| Written instruction 1 |
From the infrastructure services text, reproduce the passage that begins at the words "Fig 6: Dual" and stops after the words "to higher layers.".
| Written instruction 2 |
According to the infrastructure services text, what is the prerequisite for the dual ToR layer 2 setup?
| Written instruction 3 |
Extend the infrastructure services text, starting right after its final sentence.

| Text |
━━━━━━

Infrastructure Services
Some of the aspects to consider are, whether the underlying data centre infrastructure supports ToR resiliency, i.e. features like link bundling (bonds), BGP, support for anycast service, load balancer, firewall, Quality of Service.
As seen in previous sections, to deploy applications at scale, it will need certain capabilities to be supported from the infrastructure. This section will cover different options available, and their suitability.
ToR connectivity
This being one of the most frequent points of failure (considering the scale of deployment), there are different options available to connect the servers to the ToR. We are going to see them in detail below,
Single ToR
This is the simplest of all the options. Where a NIC of the server is connected to one ToR. The advantage of this approach is, there is a minimal number of switch ports used, allowing the DC fabric to support the rapid growth of server infrastructure (Note: Not only the ToR ports are used efficiently, but the upper switching layer in DC fabric as well, the port usage will be efficient). On the downside, the servers can be unreachable if there is an issue with the ToR, link or NIC. This will impact the stateful apps more, as the existing connections get abruptly disconnected.
Fig 4: Single ToR design
Dual ToR
In this option, each server is connected to two ToR, of the same cabinet. This can be set up in active/passive mode, thereby providing resiliency during ToR/link/NIC failures. The resiliency can be achieved either in layer 2 or in layer 3.
Layer 2
In this case, both the links are bundled together as a bond on the server side (with one NIC taking the active role and the other being passive). On the switch side, these two links are made part of multi-chassis lag (similar to bonding, but spread across switches). The prerequisite here is, both the ToR should be part of the same layer 2 domain. The IP addresses are configured on the bond interface on the server and SVI on the switch side.
Note: In this, the ToR 2 role is only to provide resiliency.
Fig 5: Dual ToR layer 2 setup
Layer 3
In this case, both the links are configured as separate layer 3 interfaces. The resiliency is achieved by setting up a routing protocol (like BGP). Wherein one link is given higher preference over the other. In this case, the two ToR's can be set up independently, in layer 3 mode. The servers would need a virtual address, to which the services have to be bound.
Note: In this, the ToR 2 role is only to provide resiliency.
Fig 6: Dual ToR layer 3 setup
Though the resiliency is better with dual ToR, the drawback is, the number of ports being used. As the access port in the ToR doubles up, the number of ports required in the Spine layer also doubles up, and this keeps cascading to higher layers.
Type | Single ToR | Dual ToR (layer 2) | Dual ToR (layer 3) |
---|---|---|---|
Resiliency1 | No2 | Yes | Yes |
Port usage | 1:1 | 1:2 | 1:2 |
Cabling | Less | More | More |
Cost of DC fabric | Low | High | High |
ToR features required | Low | High | Medium |
1 Resiliency in terms of ToR/Link/NIC
2 As an alternative, resiliency can be addressed at the application layer.
Along with the above-mentioned ones, an application might need more capabilities out of the infrastructure to deploy at scale. Some of them are,
Anycast
As seen in the previous section, of deploying at scale, anycast is one of the means to have services distributed across cabinets and still have traffic flowing to each one of the servers. To achieve this, two things are required
-
Routing protocol between ToR and server (to announce the anycast address)
-
Support for ECMP (Equal Cost Multi-Path) load balancing in the infrastructure, to distribute the flows across the cabinets.

━━━━━━

| Dataset excerpts |

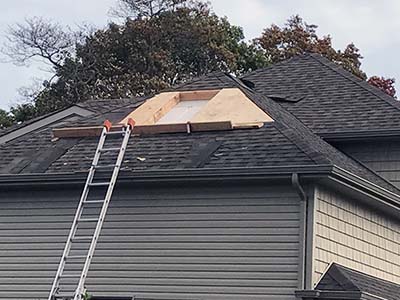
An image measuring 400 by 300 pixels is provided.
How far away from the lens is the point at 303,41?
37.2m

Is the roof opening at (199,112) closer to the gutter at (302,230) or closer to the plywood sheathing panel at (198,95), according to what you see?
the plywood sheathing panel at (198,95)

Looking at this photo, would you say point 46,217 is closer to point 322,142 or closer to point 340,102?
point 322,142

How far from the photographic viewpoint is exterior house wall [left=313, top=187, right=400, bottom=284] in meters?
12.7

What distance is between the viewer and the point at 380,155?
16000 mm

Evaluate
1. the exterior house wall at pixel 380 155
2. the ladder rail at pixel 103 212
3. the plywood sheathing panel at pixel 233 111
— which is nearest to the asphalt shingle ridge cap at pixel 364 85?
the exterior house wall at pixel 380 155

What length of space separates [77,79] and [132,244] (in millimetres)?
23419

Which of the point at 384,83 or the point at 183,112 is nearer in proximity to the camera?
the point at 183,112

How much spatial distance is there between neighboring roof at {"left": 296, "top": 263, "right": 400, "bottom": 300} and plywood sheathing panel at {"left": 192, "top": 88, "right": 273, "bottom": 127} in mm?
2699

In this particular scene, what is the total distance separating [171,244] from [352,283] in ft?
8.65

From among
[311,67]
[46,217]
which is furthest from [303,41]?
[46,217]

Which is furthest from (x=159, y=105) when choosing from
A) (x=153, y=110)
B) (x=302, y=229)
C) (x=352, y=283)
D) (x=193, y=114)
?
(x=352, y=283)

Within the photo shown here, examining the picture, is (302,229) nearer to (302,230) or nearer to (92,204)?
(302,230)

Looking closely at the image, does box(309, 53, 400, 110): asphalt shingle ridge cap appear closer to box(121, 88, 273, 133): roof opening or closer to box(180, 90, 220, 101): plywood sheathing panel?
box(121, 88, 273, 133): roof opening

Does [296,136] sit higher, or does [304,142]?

━━━━━━

| Written response 1 |
Fig 6: Dual ToR layer 3 setup
Though the resiliency is better with dual ToR, the drawback is, the number of ports being used. As the access port in the ToR doubles up, the number of ports required in the Spine layer also doubles up, and this keeps cascading to higher layers.

| Written response 2 |
Both ToRs must be part of the same layer 2 domain.

| Written response 3 |
Load balancing
Similar to Anycast, another means to achieve load balancing across servers (host a particular app), is using load balancers. These could be implemented in different ways
-
Hardware load balancers: A LB device is placed inline of the traffic flow, and looks at the layer 3 and layer 4 information in an incoming packet. Then determine the set of real hosts, to which the connections are to be redirected. As covered in the Scale topic, these load balancers can be set up in two ways,
-
Single-arm mode: In this mode, the load balancer handles only the incoming requests to the VIP. The response from the server goes directly to the clients. There are two ways to implement this,
-
L2 DSR: Where the load balancer and the real servers remain in the same VLAN. Upon getting an incoming request, the load balancer identifies the real server to redirect the request and then modifies the destination mac address of that Ethernet frame. Upon processing this packet, the real server responds directly to the client.
-
L3 DSR: In this case, the load balancer and real servers need not be in the same VLAN (does away with layer 2 complexities like running STP, managing wider broadcast domain, etc). Upon incoming request, the load balancer redirects to the real server, by modifying the destination IP address of the packet. Along with this, the DSCP value of the packet is set to a predefined value (mapped for that VIP). Upon receipt of this packet, the real server uses the DSCP value to determine the loopback address (VIP address). The response again goes directly to the client.
-
-
Two arm mode: In this case, the load balancer is in line for incoming and outgoing traffic.
-
-
DNS based load balancer: Here the DNS servers keep a check of the health of the real servers and resolve the domain in such a way that the client can connect to different servers in that cluster. This part was explained in detail in the deployment at scale section.
-
IPVS based load balancing: This is another means, where an IPVS server presents itself as the service endpoint to the clients. Upon incoming request, the IPVS directs the request to the real servers. The IPVS can be set up to do health for the real servers.
NAT
Network Address Translation (NAT) will be required for hosts that need to connect to destinations on the Internet, but don't want to expose their configured NIC address. In this case, the address (of the internal server) is translated to a public address by a firewall. Few examples of this are proxy servers, mail servers, etc.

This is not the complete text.